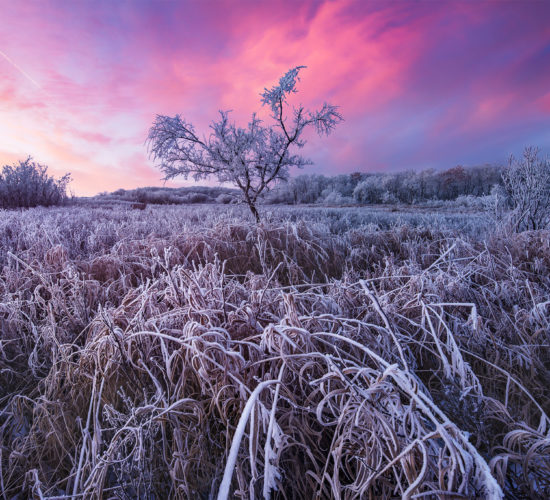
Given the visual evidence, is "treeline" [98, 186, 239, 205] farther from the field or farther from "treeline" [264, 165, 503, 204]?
the field

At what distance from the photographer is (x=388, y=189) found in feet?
57.5

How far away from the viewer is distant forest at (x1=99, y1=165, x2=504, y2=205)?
16.5 meters

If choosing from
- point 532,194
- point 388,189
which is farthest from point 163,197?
point 532,194

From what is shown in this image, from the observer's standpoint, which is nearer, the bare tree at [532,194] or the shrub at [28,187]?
the bare tree at [532,194]

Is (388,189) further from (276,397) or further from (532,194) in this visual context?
(276,397)

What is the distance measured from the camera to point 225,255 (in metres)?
3.70

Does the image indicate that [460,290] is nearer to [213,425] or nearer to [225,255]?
[213,425]

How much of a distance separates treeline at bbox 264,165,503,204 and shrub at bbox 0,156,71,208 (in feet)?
34.1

* * *

## REQUIRED TASK
Edit the records starting at the line containing "What is the" and ending at the last line of the records, replacing "camera" with "observer" and leaving everything else unchanged. Give only those lines.

## TASK ANSWER
What is the distance measured from the observer to point 225,255 (in metres)?
3.70

Does the image indicate that [460,290] is nearer to [213,425] or nearer to [225,255]?
[213,425]

How much of a distance separates treeline at bbox 264,165,503,204 and shrub at bbox 0,156,71,208 (in feet)?
34.1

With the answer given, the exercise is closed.